Seit Ende des Ersten Weltkriegs mit Hermann Hesse in Kontakt, schreibt Leopold Marx noch aus Stuttgart anläßlich des 60. Geburtstags an Hermann Hesse:
Leopold Marx an Hermann Hesse
8.Juli 1937
Obwohl ich wenig in der Welt lebe, wußte ich von Ihrem 60. Geburtstag noch rechtzeitig genug, um Ihnen einen Gruß zu senden. Aber die Stunde war nicht da, es zu tun, und einfach so schreiben wollte ich nicht. Am letzten Sonntag sind mir ein paar Verse zu Ende geraten, die schon lange für Sie gedacht waren. Ich schicke sie Ihnen in kurzem mit einigen Abschriften älterer Sachen als Dank für die schönen Gedichte, die Sie mir seither zweimal haben zukommen lassen. Mit dem letzteren, dem "Orgelspiel", haben Sie mich fast beschämt, weil ich Ihnen für die ersten noch nicht gedankt und zum 2. Juli noch nicht geschrieben hatte. Aber in Gedanken tat ich es mehr als einmal, und das wissen Sie vielleicht. Ein Leben, wie das meine, ist nicht immer mitteilbar. Und was daran mitteilbar ist, das wird mit den wachsenden Jahren mehr und mehr das Schicksalhafte daran, das an die Geschlechterkette Gebundene, das Jüdische. Ich schrieb Ihnen so etwas wohl schon früher.

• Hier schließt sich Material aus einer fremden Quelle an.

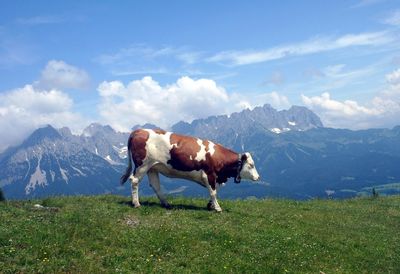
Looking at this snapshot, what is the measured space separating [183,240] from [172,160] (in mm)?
6821

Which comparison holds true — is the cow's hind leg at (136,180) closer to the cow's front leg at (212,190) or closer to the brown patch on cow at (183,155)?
the brown patch on cow at (183,155)

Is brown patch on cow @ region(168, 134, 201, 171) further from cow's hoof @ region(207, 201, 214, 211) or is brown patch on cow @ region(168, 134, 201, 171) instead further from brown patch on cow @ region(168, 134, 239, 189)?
cow's hoof @ region(207, 201, 214, 211)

Aber je eingesponnener man ist, desto nötiger ist es zu wissen, daß das wortlose Verstehen, die Gemeinschaft des Angesprochenseins an keinen Mauern halt macht, auch an den Mauern eines neuen Ghettos nicht. Und umso tiefer rührt ein Gruß und Zeichen von draußen an. Sehr von fern klingt das meisterliche "Orgelspiel" aus dem hohen Dom zu uns herein. Fern, nicht weil wir kein Ohr mehr dafür hätten, sondern weil es von soviel dumpferen Schicksalslauten übertönt wird, aber darum nicht weniger schön und unentbehrlich. Sie werden, wenn Sie demnächst meinen Gruß erhalten, - als ich ihn niederschrieb, wußte ich noch nichts von Ihrem "Orgelspiel" - einen seltsamen, oder vielleicht gar nicht so seltsamen Gleichklang erkennen! einen Klang, von dem auch der uralte Künder Jischajahu [= Jesaja] gewußt hat, ein vergessener, aus der Mode gekommener Organist auch er, zu seiner Zeit.

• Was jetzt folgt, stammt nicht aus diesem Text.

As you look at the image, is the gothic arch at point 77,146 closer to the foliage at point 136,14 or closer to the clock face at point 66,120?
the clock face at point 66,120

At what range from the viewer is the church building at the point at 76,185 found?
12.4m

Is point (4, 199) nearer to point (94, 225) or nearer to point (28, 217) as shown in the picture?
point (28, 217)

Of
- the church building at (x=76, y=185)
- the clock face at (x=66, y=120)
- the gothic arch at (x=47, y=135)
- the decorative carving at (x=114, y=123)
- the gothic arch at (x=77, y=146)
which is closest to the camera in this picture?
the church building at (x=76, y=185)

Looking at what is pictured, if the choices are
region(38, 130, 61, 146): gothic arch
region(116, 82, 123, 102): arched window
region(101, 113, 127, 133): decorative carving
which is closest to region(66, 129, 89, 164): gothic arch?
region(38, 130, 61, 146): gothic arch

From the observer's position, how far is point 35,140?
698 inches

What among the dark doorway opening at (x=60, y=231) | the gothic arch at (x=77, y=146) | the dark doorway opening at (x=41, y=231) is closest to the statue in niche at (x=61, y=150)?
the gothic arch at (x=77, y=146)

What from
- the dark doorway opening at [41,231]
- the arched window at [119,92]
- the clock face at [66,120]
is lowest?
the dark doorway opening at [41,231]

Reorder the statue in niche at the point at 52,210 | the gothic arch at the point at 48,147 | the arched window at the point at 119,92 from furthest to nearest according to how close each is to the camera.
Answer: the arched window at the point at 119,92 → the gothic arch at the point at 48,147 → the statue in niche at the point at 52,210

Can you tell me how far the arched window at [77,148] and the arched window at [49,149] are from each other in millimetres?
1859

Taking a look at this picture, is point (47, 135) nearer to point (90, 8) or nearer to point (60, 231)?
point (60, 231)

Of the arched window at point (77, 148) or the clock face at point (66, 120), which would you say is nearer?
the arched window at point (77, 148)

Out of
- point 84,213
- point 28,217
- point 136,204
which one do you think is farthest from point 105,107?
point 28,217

Ich wünsche Ihnen noch viele Ernten guter und segensreicher Jahre, oder besser, ich wünsche sie Ihren Freunden, und so, wenn ich mich zu denen zählen darf, auch mir.

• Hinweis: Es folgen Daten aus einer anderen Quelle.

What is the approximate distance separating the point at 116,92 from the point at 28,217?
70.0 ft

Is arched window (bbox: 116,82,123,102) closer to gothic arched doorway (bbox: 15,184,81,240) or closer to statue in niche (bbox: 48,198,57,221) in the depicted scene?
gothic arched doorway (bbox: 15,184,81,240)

Hermann Hesse an Leopold Marx
25.Juli 1937
Es reicht nicht zu Briefen, aber der Ihre samt Gedichten hat mich erreicht, auch im Herzen erreicht, und ich möchte Ihnen danken und Ihnen sagen, wie Ihr Mitschwingen mit dem "Orgelspiel" mich freut, Es gibt Zeiten, wo ich die im Ghetto Lebenden beneide, sie haben Gemeinschaft, mir fehlt sie. Aber in den Tagen um meinen 60. Geburtstag war immerhin viel Echo da, und viel Versöhnendes. Vom Herzen dankt Ihnen (vor allem für das mir gewidmete "Drunten" und für "Moscheh")
Ihr H. Hesse
Kommentar:
Diese Korrespondenz auch in Gedichten würde eines ausführlichen Kommentars bedürfen, den ich hier nicht geben kann. Ich beschränke mich deshalb auf das Zitat des Hermann Hesse gewidmeten "Drunten".
Leopold Marx
Drunten...
(Für Hermann Hesse)
In der Heimat fremd genannt,
Heimat ahnend im verschloß'nen fremden Land,
tiefverletzt, von rauhem Arm getroffen,
hingeworfen zwischen Furcht und Hoffen,
jede Freude trägt ein Bleigewicht -
ist es Prüfung oder - ist's Gericht?
Alte Bücher wissen von Erwählung,
fromm erschauernd las man die Erzählung.
Auserwählt zum Leid - wie gut zu sagen,
eh du selber deine Last getragen,
eh den Tag du, der dir angefangen,
angeklagt, daß er noch nicht vergangen,
eh der Tröster nachts dich floh, der Schlaf,...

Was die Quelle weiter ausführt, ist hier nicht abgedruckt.